The known lyrics of the song will probably go on for all the rest of time: “…the children are the future.” This statement has been echoed in most of literature alike for it resounds in its truth. And yet children are given the temporary privilege of ignorance and cannot, usually, be accounted for the misfortunes that are upon them. And so, the duty to carry on with life as safely and as responsibly as possible, is bestowed upon those who know better – for their own sake and for the sake of the children.

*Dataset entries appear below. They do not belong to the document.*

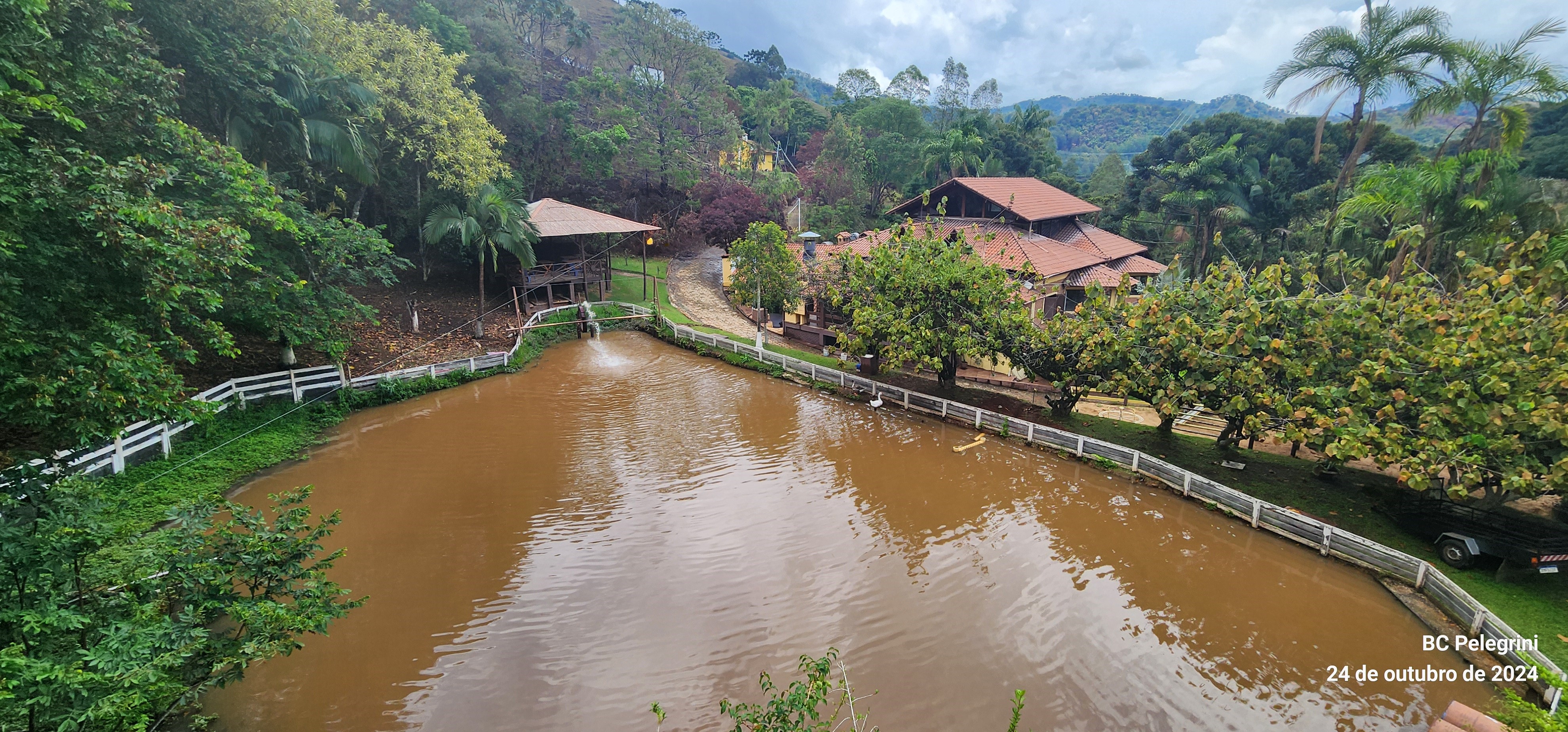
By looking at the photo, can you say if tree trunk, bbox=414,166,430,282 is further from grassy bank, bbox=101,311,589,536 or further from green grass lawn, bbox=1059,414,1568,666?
green grass lawn, bbox=1059,414,1568,666

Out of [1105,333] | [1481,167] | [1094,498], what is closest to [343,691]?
[1094,498]

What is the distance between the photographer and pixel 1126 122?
146750 mm

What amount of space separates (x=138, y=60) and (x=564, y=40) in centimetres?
6263

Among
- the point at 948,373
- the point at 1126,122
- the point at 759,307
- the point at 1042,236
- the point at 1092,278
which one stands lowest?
the point at 948,373

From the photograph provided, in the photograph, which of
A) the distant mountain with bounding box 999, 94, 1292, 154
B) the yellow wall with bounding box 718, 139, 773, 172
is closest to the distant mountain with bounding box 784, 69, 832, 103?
the distant mountain with bounding box 999, 94, 1292, 154

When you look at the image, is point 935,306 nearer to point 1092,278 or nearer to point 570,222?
point 1092,278

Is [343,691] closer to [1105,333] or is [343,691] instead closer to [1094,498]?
[1094,498]

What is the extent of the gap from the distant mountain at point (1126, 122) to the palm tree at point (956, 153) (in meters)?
101

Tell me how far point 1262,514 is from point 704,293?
26.9 metres

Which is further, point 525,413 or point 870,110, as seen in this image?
point 870,110

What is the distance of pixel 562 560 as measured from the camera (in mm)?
11320

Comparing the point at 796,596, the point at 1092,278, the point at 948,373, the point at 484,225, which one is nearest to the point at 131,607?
the point at 796,596

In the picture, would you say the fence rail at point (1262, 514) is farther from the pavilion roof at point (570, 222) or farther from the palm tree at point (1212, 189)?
the palm tree at point (1212, 189)

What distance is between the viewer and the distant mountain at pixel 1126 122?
136m
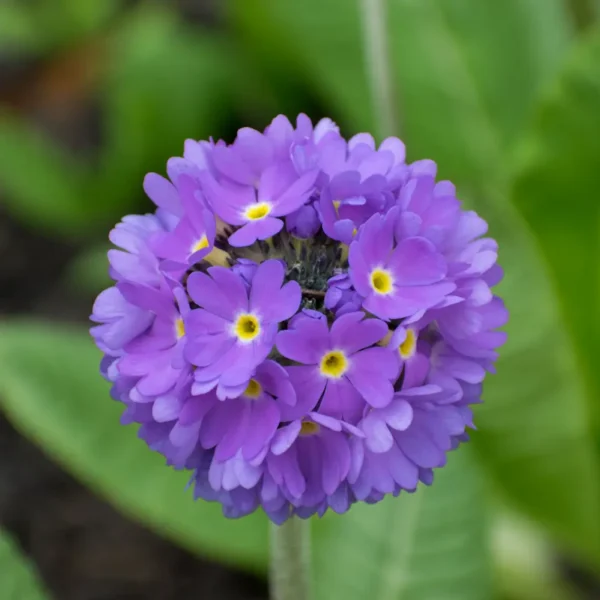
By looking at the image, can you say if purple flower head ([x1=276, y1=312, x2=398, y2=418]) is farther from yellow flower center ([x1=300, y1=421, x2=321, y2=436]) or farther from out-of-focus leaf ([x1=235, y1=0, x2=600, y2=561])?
out-of-focus leaf ([x1=235, y1=0, x2=600, y2=561])

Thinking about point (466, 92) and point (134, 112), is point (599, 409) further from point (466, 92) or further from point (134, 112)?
point (134, 112)

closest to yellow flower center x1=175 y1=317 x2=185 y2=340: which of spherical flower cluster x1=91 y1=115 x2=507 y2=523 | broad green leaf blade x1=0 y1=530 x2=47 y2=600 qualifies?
spherical flower cluster x1=91 y1=115 x2=507 y2=523

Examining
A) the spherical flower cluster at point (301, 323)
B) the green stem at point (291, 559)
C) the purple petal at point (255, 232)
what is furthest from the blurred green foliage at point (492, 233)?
the purple petal at point (255, 232)

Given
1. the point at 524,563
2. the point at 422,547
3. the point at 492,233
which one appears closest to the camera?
Answer: the point at 422,547

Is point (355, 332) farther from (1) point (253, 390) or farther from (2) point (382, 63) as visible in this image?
(2) point (382, 63)

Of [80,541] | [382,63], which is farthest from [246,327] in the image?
[80,541]

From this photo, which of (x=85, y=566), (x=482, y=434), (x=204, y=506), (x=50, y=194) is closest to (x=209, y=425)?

It is in that principle that allowing harm to come to children is one of the most appalling things one could ever accomplish and it is then the right and responsibility of parents or guardians of these wronged children to pursue justice when there has been wrong done to the child. Children are also highly impressionable and are likely to be shaped by traumatic experiences that might result in psychological disorders such as depression, anxiety, bipolar personality disorder, et cetera.

If a child suffers injury due to the negligence of another party, the offending party is liable to provide due compensation for the damage done, says the website of injury law firm Crowe Mulvey.

Children are also more fragile and delicate, ergo more susceptible to retain damage from an accident or injury. The most common charges that can come from a child injury are for medical costs and, if the child is employed, lost wages that incur as a result of the incident. Some accidents or injuries, however, can be lengthy – to the point that the child must then live with the injury, as well as the costs that come with the injury, for the rest of the child’s life. Compensation for those added costs must then be added to the charges pressed against the opposing party.

If your child has been injured due to the negligence of another party, it is recommended for you to seek legal aid immediately.

Electrocution as a Construction Site Hazard

We are surrounded by gadgets that use electricity so electrocution can happen anywhere at any time to anybody. Remember that teenager who woke up to find her pillow, blanket and some of her hair burnt off by an overheating smart phone because of a defective battery? While this was not a direct electrocution, the potential for injury through the resultant burn was high enough to cause concern.

But there are certain construction worksites that are undoubtedly a place where there is a high probability of electrocution, such as working on or near power lines. As pointed out in the website of Hach & Rose, even being in the vicinity of a power line or source in a construction site can pose a hazard such as when using a tool or machine running on electricity which isn’t grounded, or when the working surface is wet.

Construction workers often think of themselves as tough guys who are not afraid of getting a bit of juice now and again. But most people will die from a strong enough surge of power no matter how tough they are. In general, a 120V line will discharge 15 to 20 amperes of electricity which can give anyone a hard enough jolt to knock you off your feet. An electric shock of 50 or more amperes can kill you.

When dealing with electricity directly or indirectly on a construction site, it is best to take the following protective measures:

  • Keep as much distance from the electricity source especially power lines as the job will allow
  • Ensure the electric equipment you are using are double insulated and/or grounded
  • Use protective gear such as insulated gloves
  • Make sure the electrical source is equipped with circuit breakers to prevent overloading from a sudden spike in supply
  • Keep dry as water conducts electricity

In many cases of electrocution, the worker was inadequately trained or equipped to work with or in the vicinity of an electrical source with fatal consequences. When the contractor was negligent in preventing electrocution, the injured worker may have recourse in a civil lawsuit. Consult with a construction accident lawyer to discuss how.